WHAT IS NEEDED —
Locate each line in the material below that contains the string "detection", and copy those lines out.

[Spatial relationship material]
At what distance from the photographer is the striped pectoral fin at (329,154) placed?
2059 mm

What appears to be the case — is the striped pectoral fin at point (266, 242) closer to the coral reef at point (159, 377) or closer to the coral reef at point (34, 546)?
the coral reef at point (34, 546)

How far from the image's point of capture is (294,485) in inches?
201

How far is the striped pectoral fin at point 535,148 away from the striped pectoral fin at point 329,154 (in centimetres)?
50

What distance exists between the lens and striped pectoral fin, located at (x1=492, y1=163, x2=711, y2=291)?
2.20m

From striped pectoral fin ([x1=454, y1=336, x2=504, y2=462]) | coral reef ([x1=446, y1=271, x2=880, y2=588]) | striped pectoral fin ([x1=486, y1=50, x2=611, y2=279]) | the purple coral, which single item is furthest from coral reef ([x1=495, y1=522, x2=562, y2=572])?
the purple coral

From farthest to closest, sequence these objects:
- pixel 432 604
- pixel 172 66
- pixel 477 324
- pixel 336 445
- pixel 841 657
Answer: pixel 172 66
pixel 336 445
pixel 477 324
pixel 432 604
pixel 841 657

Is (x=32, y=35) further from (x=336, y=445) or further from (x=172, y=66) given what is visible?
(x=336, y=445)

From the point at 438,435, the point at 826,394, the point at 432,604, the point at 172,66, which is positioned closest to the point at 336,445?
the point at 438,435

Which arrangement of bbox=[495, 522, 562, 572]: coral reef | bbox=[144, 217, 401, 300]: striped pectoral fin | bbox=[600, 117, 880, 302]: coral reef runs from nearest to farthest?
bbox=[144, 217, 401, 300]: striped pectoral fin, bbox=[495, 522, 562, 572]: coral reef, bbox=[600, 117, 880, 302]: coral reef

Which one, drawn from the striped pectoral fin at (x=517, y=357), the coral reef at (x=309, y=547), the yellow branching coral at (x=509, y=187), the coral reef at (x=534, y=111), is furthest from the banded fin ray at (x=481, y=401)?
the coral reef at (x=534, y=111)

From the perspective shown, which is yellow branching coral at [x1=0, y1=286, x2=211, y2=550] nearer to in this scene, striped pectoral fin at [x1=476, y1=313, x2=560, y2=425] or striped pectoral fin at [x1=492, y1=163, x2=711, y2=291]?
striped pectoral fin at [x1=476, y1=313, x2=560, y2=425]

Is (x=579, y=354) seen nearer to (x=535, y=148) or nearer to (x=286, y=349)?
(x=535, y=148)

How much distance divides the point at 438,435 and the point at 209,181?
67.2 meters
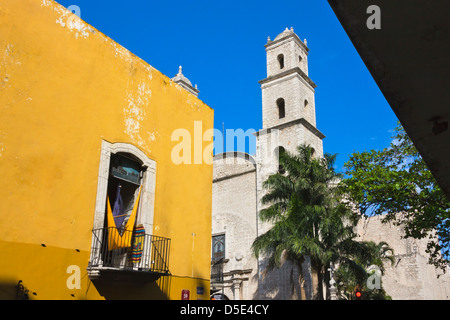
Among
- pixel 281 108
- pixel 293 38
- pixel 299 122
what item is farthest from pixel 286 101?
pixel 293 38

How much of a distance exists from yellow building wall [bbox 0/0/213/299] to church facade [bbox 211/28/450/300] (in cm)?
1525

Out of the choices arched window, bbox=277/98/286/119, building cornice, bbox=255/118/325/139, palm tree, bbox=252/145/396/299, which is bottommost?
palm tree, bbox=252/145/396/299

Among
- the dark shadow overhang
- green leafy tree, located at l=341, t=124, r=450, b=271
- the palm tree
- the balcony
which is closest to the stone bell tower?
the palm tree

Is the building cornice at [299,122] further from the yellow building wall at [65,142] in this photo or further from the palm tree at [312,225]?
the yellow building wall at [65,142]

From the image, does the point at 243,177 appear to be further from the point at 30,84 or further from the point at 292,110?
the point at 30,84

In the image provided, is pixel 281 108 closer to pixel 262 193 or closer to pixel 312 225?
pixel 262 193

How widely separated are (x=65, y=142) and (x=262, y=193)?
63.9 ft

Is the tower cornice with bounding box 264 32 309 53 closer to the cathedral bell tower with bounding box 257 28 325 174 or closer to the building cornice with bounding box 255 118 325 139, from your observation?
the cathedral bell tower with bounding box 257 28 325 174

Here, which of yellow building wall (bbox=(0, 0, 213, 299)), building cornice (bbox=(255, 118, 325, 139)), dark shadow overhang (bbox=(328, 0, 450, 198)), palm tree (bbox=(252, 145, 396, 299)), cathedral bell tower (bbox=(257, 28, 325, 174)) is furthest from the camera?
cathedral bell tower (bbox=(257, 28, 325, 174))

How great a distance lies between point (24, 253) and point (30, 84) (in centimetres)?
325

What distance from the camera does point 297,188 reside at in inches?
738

* * *

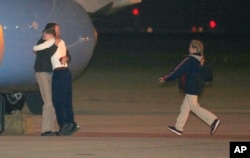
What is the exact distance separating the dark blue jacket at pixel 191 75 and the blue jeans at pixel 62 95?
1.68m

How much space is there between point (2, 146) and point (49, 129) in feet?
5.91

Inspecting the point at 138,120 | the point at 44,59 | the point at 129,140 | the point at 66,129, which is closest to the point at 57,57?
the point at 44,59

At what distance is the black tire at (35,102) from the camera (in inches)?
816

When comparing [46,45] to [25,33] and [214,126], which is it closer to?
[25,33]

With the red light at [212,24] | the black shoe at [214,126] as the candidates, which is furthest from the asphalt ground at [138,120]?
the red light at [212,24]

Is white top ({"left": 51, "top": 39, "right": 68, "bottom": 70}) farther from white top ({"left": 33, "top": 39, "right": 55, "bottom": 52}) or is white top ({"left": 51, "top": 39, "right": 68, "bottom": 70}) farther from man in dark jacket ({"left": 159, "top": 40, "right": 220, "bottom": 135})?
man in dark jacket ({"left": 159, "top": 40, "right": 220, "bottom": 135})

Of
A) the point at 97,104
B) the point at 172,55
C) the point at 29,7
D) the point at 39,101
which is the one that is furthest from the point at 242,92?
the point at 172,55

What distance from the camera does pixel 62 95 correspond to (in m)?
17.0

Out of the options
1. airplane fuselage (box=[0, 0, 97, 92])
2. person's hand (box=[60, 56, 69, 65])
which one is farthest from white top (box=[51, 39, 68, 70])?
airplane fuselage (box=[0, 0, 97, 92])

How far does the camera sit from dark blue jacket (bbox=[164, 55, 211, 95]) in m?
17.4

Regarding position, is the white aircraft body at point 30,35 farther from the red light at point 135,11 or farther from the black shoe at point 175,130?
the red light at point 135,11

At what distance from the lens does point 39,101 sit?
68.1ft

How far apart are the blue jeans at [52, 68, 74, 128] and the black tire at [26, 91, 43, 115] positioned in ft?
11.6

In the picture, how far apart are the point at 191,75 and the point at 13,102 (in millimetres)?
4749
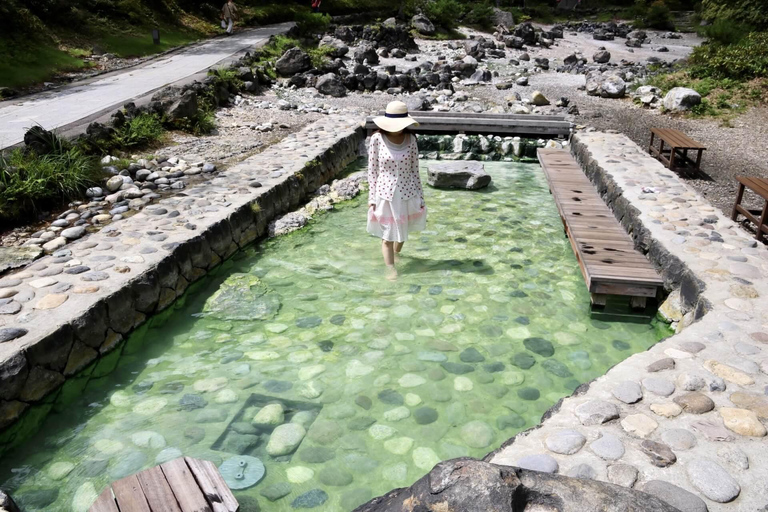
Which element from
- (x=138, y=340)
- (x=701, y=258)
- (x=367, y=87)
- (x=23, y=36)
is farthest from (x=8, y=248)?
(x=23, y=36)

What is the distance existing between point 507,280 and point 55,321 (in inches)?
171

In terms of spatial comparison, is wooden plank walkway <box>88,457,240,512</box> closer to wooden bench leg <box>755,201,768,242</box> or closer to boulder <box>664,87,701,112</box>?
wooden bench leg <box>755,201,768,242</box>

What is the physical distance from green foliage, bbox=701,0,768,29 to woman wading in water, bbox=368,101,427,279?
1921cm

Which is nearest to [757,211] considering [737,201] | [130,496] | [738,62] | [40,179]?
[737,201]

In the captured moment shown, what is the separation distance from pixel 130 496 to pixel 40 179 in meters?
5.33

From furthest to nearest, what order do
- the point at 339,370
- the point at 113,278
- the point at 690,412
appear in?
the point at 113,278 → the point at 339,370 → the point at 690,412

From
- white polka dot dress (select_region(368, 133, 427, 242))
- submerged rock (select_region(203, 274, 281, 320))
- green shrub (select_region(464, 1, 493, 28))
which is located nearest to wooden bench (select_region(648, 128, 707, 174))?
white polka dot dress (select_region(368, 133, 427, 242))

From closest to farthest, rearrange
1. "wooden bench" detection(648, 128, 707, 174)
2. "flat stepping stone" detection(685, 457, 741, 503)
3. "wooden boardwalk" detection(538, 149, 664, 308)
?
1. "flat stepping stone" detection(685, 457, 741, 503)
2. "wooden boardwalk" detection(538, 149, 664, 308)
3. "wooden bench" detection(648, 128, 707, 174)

THE COMPLETED TASK —
1. "wooden bench" detection(648, 128, 707, 174)
2. "flat stepping stone" detection(685, 457, 741, 503)
3. "wooden boardwalk" detection(538, 149, 664, 308)
1. "flat stepping stone" detection(685, 457, 741, 503)
2. "wooden boardwalk" detection(538, 149, 664, 308)
3. "wooden bench" detection(648, 128, 707, 174)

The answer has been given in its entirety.